Mas’Moul Massif, le groupe a Mas du Moule, multi récompensé en Guadeloupe et à Paris, tente de combler le vide laissé par l’annulation du carnaval. – Texte Willy Gassion, Photo Alain Hannibal
C’est comme retrouver de vieux amis au même endroit et à la même période. Un an a passé depuis notre dernière rencontre avec le groupe Mas’Moul Massif. Les mines sont défaites et les jours heureux du carnaval semblent loin.
Il y a un an, le même soir, c’était une joyeuse cacophonie au local du Mas’Moul Massif. Ça riait, ça plaisantait, ça parlait fort, les idées fusaient, et Thierry Fulbert, le président de l’époque, devait faire preuve d’autorité.
Cette année, tout a changé, c’est un temps de chien, le local est désert, Royette Létang, la nouvelle présidente nous accueille avec Dominique Mirre, sa vice-présidente et Jean-Pierre Anzala dit Mouny, « c’est mon nom sauvage », musicien et membre historique du groupe.

Une belle saison 2020
Malgré l’atmosphère funeste, l’association « se porte bien », se réjouit Royette. Les membres sont toujours aussi nombreux (plus de 700), juste refroidis par l’annonce de l’annulation du carnaval.
« La saison dernière a été belle, nous avons participé à tous les défilés, le confinement est arrivé après le carnaval. »
Faute de carnaval à préparer, Mas’Moul Massif « se projette déjà en 2022 » mais pour l’heure, les discussions sont celles des bilans. Comme pour se rassurer, comme pour se consoler d’un chagrin. Trouver, dans le passé glorieux, les raisons de continuer.
« Il y a beaucoup de jeunes au sein de l’association, avec le partenariat de Pôle Emploi, nous avons conduit des projets dans l’insertion professionnelle. »
« A chacune de nos réunions au local, nous mettions à la disposition des jeunes et aussi des adultes, une sélection d’offres d’emploi à consulter.
Avec la Ville du Moule, dans le cadre des contrats aidés, nous avons proposé la candidature de certains de nos jeunes, et aujourd’hui quelques-uns d’entre eux sont agents territoriaux. »

S’entrainer pour évacuer le stress
En attendant des jours meilleurs, Mas’Moul Massif veut occuper le terrain pour ne pas laisser ses membres et spectateurs dépourvus. Tels des orphelins.
« On souffre un peu de ne plus pouvoir se voir, nous ne sommes pas que des carnavaliers, mais aussi des amis. »
Le groupe va organiser, avec ses musiciens, des entraînements dans le jardin clos de son local, « dans le respect des gestes barrières et sans carnavaliers » et aussi des directs live sur les réseaux sociaux.
Selon Dominique Mirre, la vice-présidente, ces « entrainements permettront d’évacuer le stress né du confinement » et d’atténuer la déception de ne pas pouvoir défiler.
« Le 1er dimanche de l’année a été difficile pour tout le monde, pour le groupe bien sûr, mais aussi pour la ville du Moule. Chaque année, nous défilons en rouge et noir dans notre ville, c’est un moment attendu. »

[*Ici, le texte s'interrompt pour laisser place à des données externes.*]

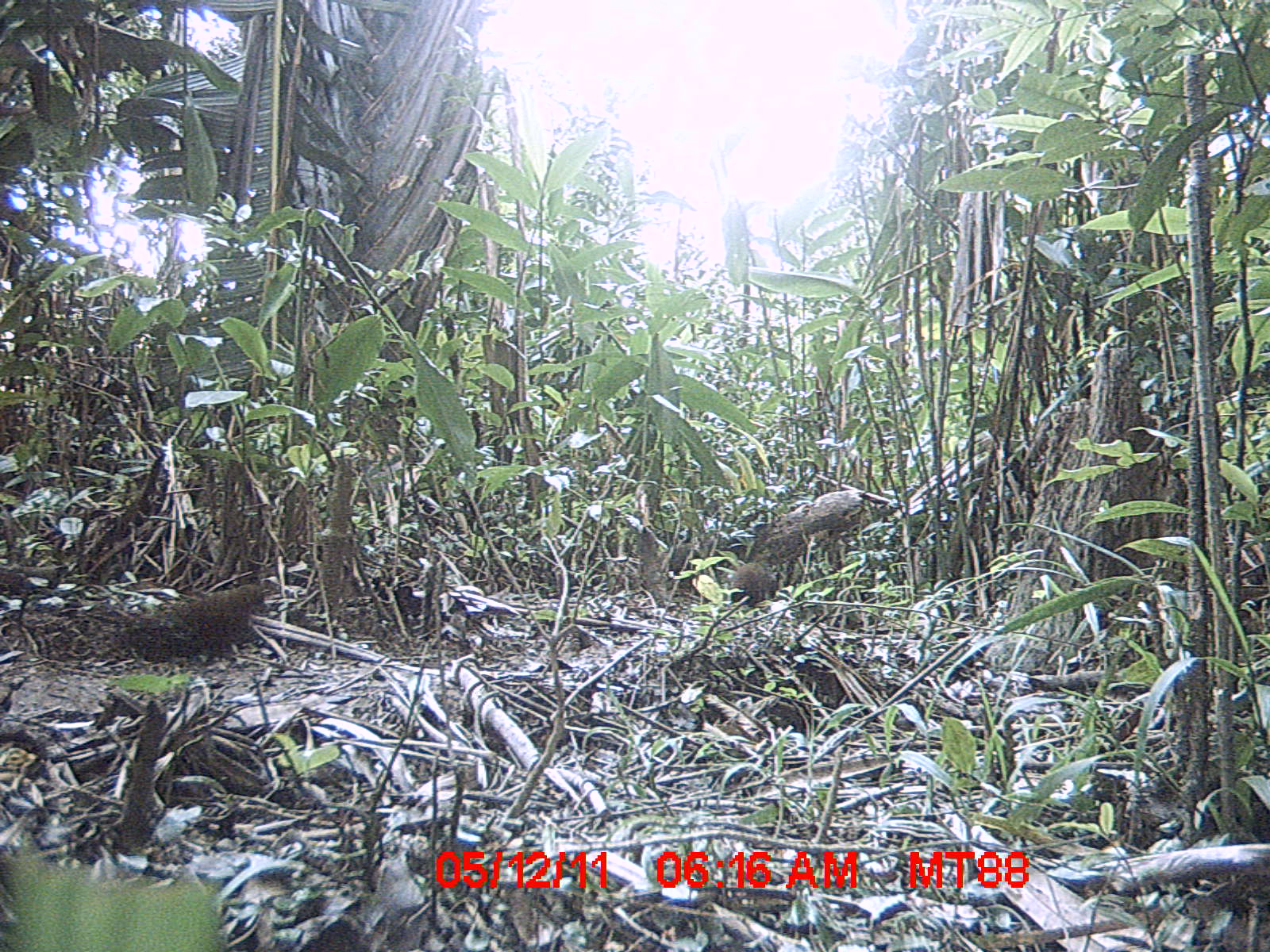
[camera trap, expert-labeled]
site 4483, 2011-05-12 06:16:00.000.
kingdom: Animalia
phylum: Chordata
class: Aves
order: Gruiformes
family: Sarothruridae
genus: Mentocrex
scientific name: Mentocrex kioloides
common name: madagascar wood rail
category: canirallus kioloides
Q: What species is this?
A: Canirallus kioloides (madagascar wood rail) (Mentocrex kioloides).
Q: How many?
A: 3.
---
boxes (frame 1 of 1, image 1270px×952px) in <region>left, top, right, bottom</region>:
canirallus kioloides: <region>87, 582, 268, 665</region>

« On n’aurait pas raté Trump »
Ils ne souhaitent pas trop en dire, mais ils reconnaissent tout de même à demi-mot qu’ils avaient déjà réfléchi aux thèmes qu’ils entendaient présenter cette année. « On n’aurait pas raté Trump. »
L’actualité avec ses vicissitudes a été généreuse, ils citent : le mouvement Black Lives Matter, l’arrivée des vaccins… mais aussi « les femmes et les hommes valeureux de la Guadeloupe dont il faut toujours faire la promotion ».
Mas’Moul Massif a très vite vu dans la Covid, alors peu médiatisée en Guadeloupe, le thème d’une de leurs sorties du dimanche lors du carnaval 2020.
« On travaille beaucoup avec les jeunes et ils sont notre force, ils nous ont très vite alerté sur la Covid alors que les médias en parlaient peu, grâce aux réseaux sociaux, ils ont vu arriver l’ampleur du phénomène et ils nous ont suggéré ce thème. »

On ne pouvait pas se quitter sans musique. Mouny se lance dans une improvisation sur son tambour a mas, il dit qu’il est un peu « rouillé », il cherche ses notes mais nous trouvons déjà ça très bien.
« Avec les années, notre corps musical s’est amélioré, si on est autant imité sé ke nou fo mèm ! On a apporté un souffle nouveau au carnaval, une nouvelle sonorité », se félicite Mouny.